Not even the most passionate soccer fans may be too familiar with the college game in America, but Scott described playing in the top division as a challenging experience.

“You are playing against the top kids your age from around America and there are other players who have been brought in from countries around the world,” he said.

“These guys are at the top of their physical and technical ability. It’s good in a sense to play against people my age, but I’ve always played against people older than me throughout my career.

“So, it wasn’t as much of an eye opener as it was for other people.”

To improve his skills, Scott said he kept a close eye on what the world’s best were doing.

That includes Manuel Neuer, who plays for German giant Bayern Munich, and at one time was considered the world’s best goalkeeper.

So much was Neuer’s influence on the game, many people have said he rewrote the goalkeeping handbook with his “sweeper keeper” style.

And Scott has followed the trend of adopting this style.

“I try and act as a sweeper as much as possible,” he said.

“If a long ball comes in, then I want to try and rush out and get it. Sometimes you can be made to look silly because it’s a split decision between getting it right or wrong.

“I can also be a bit aggressive because I don’t like to be pushed around. I will get in your face if you touch me.

“I like having a presence out on the pitch.”

While shot-stopping is Scott's main role, he now also has a responsibility to help put his team in a position to score.

“Feeling comfortable with the ball at your feet is crucial,” he said.

“In my younger days, we were told to have a stronger focus on stopping the ball, but now a goalkeeper has to be able to have the ball played into their feet.

“Distribution is just as important because some teams do like to play out from the back.”

While Scott is enjoying his time at home, his journey is about to start again.
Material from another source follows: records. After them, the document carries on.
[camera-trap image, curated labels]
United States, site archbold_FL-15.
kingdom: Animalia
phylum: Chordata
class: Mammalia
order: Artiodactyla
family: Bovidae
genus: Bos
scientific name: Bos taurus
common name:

“It’s just the start of another big recruiting process now,” he said.

“I’ll send out a lot of emails and highlights to colleges across the country from my past two years and hopefully some of those coaches like what they see.

“There has been a little bit of interest, but I’ll have to see what happens when the whole COVID situation is over.”

Despite everything remaining unclear for the rest of the year, Scott does have a goal in mind much further down the road.

“I would love the opportunity to play professionally,” he said.

“It’s currently a work in progress, but we all do have big dreams of reaching the peak.

“Anything is possible if I put my head down and work hard.”